- _SUPPLIED RECORDS_
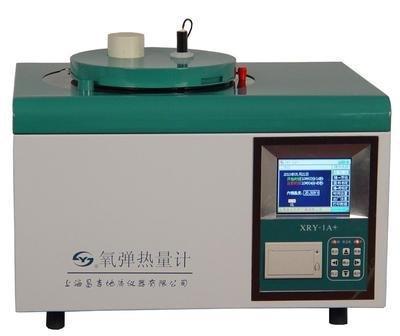 乌海包头榆林鄂尔多斯煤焦油检测设备微机全自动热量计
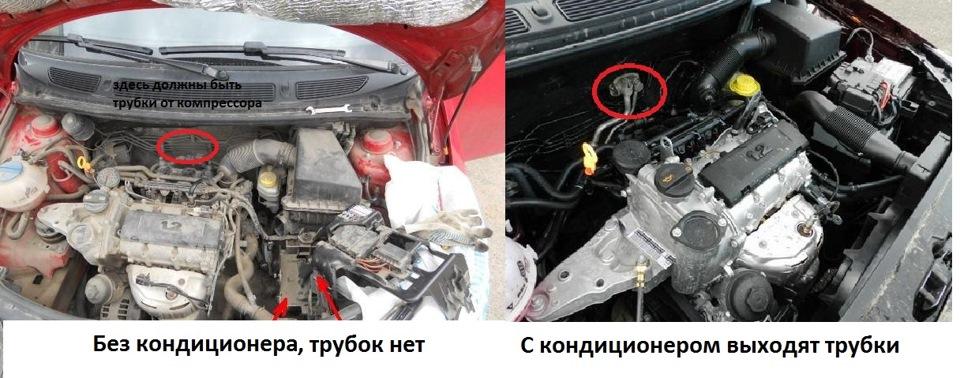 Установка кондиционера на шкоду октавию цена установка кондиционера для лада цена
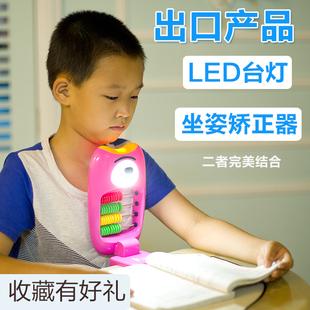 小学生坐姿矫正器仪视力保护器儿童写字护眼架纠正姿势防近视文体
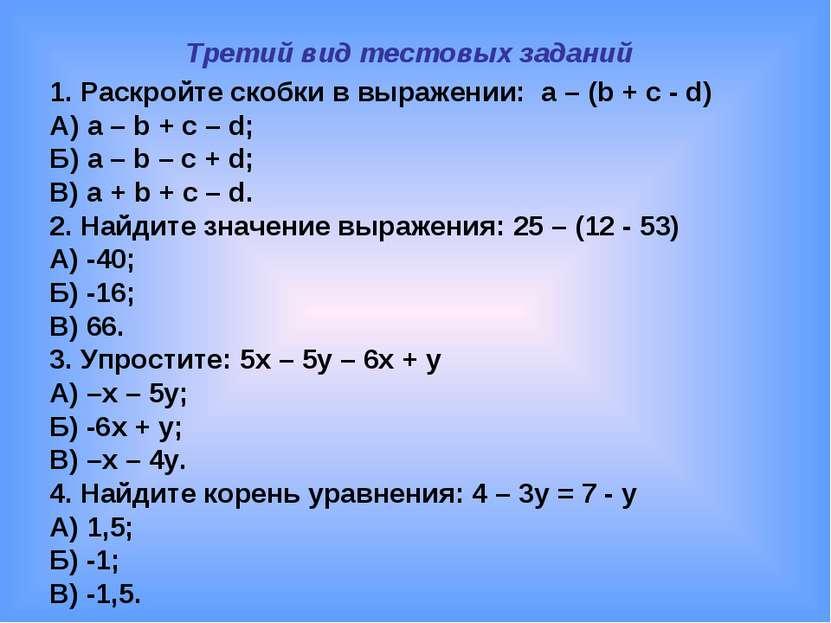 Третий вид тестовых заданий 1. Раскройте скобки в выражении: a – (b + c - d) ...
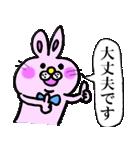 うさぎのうーさん(便利な敬語吹き出し)(個別スタンプ:23)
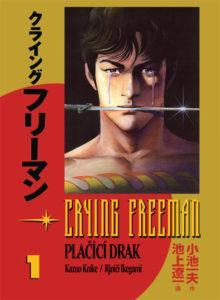 freeman01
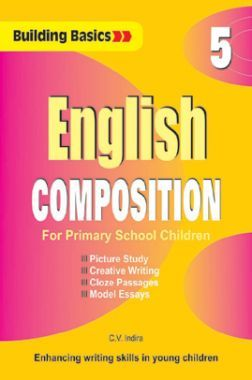 English Composition - 5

- _YOUR TASK_
Omit the pictures and write out the lines above from the one with "Установка кондиционера на" through the last, unchanged.

- _TASK SOLUTION_
 Установка кондиционера на шкоду октавию цена установка кондиционера для лада цена
 小学生坐姿矫正器仪视力保护器儿童写字护眼架纠正姿势防近视文体
 Третий вид тестовых заданий 1. Раскройте скобки в выражении: a – (b + c - d) ...
 うさぎのうーさん(便利な敬語吹き出し)(個別スタンプ:23)
 freeman01
 English Composition - 5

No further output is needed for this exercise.